In contrast to previous studies describing the longer duration of SGLT2i DKA compared to non-SGLT2i DKA [10,11] or all-cause DKA [12], our study demonstrated no significant difference in time to ketonemia or acidemia resolution between the SGLT2i and non-SGLT2i groups. We postulate that this is due to the intensive insulin treatment enabled by a higher concentration of 10% dextrose. Improvement of intractable metabolic acidosis in SGLT2i DKA has been demonstrated after switching from 5% dextrose to high-calorie glucose infusion, such as 10% dextrose in case reports [22,23]. In a proposed SGLT2i DKA treatment algorithm [20], Chow et al. stated that a 10% dextrose infusion is preferable and necessary to prevent hypoglycemia based on the authors’ experience; however, they did not infer its role in DKA resolution. In an Australian study of 37 patients with SGLT2i diabetic ketosis with or without acidemia and 19 non-SGLT2i DKA in T1D [11], Umapathysivam et al. demonstrated that patients with SGLT2i DKA received a significantly lower insulin dose compared with patients with T1D DKA (44.0 [27.0–82.5] vs. 87.0 [63.0–124.0]; p = 0.01), corresponding with a delayed resolution of DKA compared with the T1D group (36 [24–72] vs. 18 [12–27] hours; p = 0.002). The concentration of dextrose and the precipitants of DKA were not specified. The authors concluded that the protracted duration of SGLT2i DKA in their cohort may be due to inadequate insulin dosing, and that an increased dextrose infusion rate (or greater dextrose concentration) would allow for increased insulin administration and ketone clearance. In our study consisting similar demographic representation of SGLT2i and non-SGLT2i DKA, 10% dextrose was the dextrose concentration of choice at initiation and was well tolerated without vascular complications, achieving a comparable DKA resolution time. In another retrospective small study comparing six SGLT2i DKA patients with 12 non-SGLT2i DKA patients [10], similar amounts of insulin were used in the SGLT2i DKA group compared to the non-SGLT2i DKA group (94 vs. 93 units, p = 0.68) along with a greater amount of 5% dextrose in the SGLT2i DKA group (9.0 vs. 2.8 L, p = 0.01), and a longer DKA duration in SGLT2i DKA compared to non-SGLT2i DKA (39 vs. 19 h; p < 0.001). Thus, early utilization of 10% dextrose may be warranted for managing SGLT2i DKA to enable higher insulin doses and prompt DKA resolution, with the theoretical benefit of less hypoglycemia.

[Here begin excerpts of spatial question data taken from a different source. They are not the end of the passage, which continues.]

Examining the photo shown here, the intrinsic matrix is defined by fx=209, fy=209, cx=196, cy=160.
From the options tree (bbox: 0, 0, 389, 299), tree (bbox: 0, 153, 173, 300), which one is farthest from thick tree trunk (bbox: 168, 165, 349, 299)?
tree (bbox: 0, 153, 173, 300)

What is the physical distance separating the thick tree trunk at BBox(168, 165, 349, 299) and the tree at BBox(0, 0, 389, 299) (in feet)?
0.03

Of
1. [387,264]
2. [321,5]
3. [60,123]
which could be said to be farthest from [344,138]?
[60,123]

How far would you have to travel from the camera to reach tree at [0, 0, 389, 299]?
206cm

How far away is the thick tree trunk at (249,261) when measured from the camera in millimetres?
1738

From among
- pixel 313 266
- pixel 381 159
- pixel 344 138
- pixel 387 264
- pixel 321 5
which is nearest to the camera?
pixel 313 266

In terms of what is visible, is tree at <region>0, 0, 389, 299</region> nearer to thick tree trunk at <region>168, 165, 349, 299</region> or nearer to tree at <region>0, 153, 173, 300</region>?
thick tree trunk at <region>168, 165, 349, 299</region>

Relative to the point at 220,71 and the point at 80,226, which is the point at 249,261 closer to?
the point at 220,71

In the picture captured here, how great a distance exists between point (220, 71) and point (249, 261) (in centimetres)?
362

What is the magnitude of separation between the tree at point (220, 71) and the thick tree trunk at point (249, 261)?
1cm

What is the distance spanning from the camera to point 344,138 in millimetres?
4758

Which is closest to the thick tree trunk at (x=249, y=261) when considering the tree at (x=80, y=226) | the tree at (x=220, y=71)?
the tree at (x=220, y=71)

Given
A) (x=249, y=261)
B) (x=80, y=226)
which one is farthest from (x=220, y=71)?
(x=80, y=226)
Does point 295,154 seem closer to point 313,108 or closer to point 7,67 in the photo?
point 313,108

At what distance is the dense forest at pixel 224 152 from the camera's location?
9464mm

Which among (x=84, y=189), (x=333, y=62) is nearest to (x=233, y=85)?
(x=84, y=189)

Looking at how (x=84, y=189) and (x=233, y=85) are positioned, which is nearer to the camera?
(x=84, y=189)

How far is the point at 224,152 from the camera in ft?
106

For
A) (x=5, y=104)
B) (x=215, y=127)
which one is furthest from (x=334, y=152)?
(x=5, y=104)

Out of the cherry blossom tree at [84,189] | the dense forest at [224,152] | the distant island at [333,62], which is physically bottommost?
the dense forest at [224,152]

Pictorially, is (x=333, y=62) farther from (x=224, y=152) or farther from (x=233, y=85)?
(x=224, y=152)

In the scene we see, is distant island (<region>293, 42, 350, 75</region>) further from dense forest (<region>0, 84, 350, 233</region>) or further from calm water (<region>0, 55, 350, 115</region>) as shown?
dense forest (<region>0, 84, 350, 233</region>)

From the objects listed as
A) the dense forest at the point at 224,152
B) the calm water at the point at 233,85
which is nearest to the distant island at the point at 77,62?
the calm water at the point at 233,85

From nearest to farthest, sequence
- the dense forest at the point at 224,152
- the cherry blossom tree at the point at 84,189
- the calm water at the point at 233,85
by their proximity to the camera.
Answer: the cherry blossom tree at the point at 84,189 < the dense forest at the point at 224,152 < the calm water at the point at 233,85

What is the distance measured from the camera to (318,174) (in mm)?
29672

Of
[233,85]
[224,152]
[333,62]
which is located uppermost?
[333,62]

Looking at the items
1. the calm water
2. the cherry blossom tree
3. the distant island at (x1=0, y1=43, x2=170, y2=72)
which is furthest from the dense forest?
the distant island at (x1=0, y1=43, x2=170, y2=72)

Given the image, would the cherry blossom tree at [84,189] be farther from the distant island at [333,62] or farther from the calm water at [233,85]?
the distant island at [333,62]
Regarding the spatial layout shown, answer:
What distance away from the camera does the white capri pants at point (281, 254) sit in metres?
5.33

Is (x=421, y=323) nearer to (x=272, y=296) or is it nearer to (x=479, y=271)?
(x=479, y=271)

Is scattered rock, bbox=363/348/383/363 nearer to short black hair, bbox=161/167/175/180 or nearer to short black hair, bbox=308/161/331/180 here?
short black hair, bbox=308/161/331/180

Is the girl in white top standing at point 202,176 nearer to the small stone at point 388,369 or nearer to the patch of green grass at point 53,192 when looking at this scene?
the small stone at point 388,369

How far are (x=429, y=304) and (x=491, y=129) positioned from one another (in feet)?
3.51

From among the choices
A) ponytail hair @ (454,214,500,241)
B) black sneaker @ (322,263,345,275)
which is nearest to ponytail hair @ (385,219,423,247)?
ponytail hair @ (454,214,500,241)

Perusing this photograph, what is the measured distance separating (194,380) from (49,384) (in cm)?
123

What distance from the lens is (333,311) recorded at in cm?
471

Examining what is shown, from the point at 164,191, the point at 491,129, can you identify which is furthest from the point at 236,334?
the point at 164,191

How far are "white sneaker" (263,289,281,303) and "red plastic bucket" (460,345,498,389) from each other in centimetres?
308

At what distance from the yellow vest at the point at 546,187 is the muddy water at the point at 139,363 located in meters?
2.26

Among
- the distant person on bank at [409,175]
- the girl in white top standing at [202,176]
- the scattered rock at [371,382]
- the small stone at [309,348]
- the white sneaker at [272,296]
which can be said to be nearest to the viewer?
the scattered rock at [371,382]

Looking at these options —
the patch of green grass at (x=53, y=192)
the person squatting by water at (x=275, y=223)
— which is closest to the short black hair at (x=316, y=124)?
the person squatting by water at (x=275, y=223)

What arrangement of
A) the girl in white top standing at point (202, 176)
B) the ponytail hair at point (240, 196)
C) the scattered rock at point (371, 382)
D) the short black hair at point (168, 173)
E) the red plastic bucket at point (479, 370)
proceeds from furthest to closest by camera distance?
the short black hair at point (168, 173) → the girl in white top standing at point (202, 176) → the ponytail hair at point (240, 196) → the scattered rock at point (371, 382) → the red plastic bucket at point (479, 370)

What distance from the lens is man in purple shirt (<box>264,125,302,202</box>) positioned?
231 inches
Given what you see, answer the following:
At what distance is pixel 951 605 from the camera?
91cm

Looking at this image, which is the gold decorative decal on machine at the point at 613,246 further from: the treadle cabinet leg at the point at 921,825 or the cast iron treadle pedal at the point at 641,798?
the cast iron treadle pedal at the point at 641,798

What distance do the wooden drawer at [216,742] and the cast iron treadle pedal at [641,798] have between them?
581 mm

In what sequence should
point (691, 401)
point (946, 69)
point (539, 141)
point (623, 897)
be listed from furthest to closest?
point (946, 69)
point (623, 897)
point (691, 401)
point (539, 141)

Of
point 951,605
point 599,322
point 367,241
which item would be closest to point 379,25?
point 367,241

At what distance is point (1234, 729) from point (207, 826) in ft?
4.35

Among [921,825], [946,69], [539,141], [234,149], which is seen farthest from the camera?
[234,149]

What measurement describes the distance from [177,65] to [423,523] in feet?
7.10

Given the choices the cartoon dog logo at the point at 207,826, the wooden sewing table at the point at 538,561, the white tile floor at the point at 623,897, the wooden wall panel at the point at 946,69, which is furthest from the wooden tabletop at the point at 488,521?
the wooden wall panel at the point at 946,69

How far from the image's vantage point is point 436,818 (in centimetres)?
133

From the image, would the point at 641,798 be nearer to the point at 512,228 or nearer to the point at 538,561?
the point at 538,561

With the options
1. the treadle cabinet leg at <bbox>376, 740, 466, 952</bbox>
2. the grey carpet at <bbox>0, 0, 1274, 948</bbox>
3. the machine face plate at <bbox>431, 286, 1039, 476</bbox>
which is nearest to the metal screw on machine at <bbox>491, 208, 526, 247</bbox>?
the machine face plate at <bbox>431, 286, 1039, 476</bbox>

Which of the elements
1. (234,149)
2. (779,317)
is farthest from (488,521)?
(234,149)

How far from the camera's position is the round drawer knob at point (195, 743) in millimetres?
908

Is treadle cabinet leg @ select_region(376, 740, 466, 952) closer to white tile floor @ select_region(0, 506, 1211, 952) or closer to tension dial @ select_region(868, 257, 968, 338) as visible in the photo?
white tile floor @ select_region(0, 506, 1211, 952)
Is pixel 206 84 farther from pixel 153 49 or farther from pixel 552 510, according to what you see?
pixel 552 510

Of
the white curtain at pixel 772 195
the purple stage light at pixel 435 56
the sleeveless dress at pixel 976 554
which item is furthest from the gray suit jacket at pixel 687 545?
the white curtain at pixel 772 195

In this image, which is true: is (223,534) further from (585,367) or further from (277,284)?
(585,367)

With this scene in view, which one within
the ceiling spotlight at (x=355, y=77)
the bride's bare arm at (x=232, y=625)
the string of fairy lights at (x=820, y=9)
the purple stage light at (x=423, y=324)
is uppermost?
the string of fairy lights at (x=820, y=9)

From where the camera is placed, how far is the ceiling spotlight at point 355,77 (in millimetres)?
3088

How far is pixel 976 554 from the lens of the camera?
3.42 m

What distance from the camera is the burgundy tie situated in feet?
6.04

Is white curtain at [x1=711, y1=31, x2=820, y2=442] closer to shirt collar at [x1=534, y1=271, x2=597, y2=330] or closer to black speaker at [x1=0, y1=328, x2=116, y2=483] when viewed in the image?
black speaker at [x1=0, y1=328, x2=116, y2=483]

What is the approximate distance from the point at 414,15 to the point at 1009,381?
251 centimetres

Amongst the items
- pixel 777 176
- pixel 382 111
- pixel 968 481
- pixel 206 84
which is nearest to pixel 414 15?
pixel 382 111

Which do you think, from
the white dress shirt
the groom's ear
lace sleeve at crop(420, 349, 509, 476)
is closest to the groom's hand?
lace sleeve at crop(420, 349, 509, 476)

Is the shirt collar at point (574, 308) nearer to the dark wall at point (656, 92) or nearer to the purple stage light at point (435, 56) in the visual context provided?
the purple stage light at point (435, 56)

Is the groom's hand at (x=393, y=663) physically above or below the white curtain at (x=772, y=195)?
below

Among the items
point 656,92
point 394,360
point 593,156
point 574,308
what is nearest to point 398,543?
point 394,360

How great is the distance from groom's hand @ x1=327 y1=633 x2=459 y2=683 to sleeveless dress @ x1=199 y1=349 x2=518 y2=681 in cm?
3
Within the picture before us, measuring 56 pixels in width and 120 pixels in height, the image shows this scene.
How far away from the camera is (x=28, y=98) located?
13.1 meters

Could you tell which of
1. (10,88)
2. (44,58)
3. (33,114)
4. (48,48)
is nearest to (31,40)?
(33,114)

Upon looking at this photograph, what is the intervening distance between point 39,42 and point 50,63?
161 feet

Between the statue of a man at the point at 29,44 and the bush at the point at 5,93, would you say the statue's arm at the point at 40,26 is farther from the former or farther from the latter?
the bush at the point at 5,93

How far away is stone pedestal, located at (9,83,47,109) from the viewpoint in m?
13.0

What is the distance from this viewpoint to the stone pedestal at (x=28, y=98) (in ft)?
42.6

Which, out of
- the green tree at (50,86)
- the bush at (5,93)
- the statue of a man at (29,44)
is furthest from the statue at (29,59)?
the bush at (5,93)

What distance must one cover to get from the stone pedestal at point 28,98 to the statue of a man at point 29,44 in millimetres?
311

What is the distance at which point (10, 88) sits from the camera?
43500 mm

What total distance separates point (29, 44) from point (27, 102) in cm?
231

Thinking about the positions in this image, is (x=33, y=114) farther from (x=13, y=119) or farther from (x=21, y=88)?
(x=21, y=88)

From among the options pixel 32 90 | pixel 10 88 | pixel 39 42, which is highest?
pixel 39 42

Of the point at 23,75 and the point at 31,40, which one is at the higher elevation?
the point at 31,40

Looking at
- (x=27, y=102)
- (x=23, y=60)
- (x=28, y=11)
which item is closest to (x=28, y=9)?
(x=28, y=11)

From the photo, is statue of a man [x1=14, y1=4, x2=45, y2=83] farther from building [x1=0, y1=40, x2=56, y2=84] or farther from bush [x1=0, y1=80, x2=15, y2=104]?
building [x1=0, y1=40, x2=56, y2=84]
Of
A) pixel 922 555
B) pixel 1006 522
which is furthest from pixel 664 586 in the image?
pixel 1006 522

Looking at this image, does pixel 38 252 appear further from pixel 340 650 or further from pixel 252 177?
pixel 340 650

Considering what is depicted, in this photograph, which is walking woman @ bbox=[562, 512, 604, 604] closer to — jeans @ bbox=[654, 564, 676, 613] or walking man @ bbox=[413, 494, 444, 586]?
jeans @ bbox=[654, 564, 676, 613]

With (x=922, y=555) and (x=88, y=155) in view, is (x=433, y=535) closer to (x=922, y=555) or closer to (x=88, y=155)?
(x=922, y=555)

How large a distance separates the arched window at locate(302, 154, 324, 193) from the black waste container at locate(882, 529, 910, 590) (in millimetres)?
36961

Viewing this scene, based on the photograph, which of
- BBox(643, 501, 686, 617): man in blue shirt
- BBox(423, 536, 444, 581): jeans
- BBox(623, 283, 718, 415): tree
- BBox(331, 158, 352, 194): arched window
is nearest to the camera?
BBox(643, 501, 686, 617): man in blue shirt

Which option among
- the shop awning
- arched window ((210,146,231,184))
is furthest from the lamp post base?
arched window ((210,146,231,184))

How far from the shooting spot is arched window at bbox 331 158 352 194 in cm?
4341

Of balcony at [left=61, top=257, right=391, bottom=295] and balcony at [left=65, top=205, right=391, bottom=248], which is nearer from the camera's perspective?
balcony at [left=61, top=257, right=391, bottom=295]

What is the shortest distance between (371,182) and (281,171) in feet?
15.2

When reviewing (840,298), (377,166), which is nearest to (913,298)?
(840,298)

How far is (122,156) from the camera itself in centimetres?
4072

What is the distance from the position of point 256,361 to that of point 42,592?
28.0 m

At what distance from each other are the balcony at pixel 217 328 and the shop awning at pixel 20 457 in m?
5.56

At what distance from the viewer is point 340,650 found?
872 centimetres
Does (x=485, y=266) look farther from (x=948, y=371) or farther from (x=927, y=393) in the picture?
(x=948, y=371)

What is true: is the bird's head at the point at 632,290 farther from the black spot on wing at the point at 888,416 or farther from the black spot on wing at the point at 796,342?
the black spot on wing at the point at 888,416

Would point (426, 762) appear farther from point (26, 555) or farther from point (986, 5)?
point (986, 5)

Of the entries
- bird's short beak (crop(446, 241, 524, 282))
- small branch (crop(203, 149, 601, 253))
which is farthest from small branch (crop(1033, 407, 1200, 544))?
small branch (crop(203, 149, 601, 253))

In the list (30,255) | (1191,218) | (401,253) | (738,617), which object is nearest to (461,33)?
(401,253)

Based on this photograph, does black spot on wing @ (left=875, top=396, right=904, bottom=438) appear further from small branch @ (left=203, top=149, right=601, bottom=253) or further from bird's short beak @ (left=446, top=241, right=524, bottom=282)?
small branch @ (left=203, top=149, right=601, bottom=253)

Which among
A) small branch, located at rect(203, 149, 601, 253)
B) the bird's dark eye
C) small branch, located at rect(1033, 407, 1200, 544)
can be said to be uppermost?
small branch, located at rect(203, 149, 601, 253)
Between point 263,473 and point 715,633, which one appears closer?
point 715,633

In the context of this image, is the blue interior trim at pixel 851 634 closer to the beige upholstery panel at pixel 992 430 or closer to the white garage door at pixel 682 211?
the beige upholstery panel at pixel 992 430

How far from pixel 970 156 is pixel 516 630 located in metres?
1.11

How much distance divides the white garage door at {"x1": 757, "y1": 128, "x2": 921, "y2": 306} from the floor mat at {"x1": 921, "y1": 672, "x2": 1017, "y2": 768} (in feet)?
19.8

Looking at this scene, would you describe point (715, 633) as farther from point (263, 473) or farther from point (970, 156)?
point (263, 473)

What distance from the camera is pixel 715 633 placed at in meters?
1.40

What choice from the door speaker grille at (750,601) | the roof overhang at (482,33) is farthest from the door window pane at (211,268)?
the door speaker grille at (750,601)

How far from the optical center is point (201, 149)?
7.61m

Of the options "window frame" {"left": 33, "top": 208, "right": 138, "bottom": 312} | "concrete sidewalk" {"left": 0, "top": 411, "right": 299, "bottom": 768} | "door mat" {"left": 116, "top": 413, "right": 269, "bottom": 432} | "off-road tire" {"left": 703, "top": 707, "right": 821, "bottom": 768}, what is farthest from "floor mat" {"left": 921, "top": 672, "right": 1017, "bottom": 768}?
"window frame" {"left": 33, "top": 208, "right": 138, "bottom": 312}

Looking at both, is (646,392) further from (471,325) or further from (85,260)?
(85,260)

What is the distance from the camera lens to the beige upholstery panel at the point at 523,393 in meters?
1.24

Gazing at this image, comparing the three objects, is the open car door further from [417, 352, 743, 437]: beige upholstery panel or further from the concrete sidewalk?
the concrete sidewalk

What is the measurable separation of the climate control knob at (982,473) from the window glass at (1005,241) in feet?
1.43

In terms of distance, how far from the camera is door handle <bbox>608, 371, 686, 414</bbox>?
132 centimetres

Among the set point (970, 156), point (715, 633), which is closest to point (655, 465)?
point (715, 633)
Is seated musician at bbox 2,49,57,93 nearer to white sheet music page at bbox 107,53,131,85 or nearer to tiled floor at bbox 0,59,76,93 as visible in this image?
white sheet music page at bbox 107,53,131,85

Another potential mechanism for the comparable resolution times of SGLT2i DKA and non-SGLT2i DKA in our study is the use of VRIII as part of our hospital’s DKA protocol, enabling intensive insulin administration. Whilst there are no head-to-head prospective study comparisons between fixed rate intravenous insulin infusion (FRIII) and VRIII in DKA, VRIII achieved early hyperglycemia correction and DKA resolution without increased hypoglycemia risk in an observational study of 97 patients with DKA [24]. Furthermore, VRIII was associated with a significantly lower incidence of severe hypoglycemia than FRIII (13% vs. 50%; p = 0.006) in a retrospective study of 67 patients with DKA (n = 53 VRIII and n = 14 FRIII) [25]. In our cohort, hypoglycemia occurred in 20% with VRIII, which is lower than the reported 32.5–50% in the literature with FRIII [25,26]. These studies imply that VRIII enables intensive insulin management in DKA with less hypoglycemia than FRIII. Furthermore, VRIII may be particularly beneficial due to the potential rise in glucose levels with 10% dextrose infusions. Hence, treatment of SGLT2i DKA with FRIII may not allow swift escalation of insulin therapy to meet the higher insulin requirement in SGLT2i DKA, and thus potentially prolong DKA duration.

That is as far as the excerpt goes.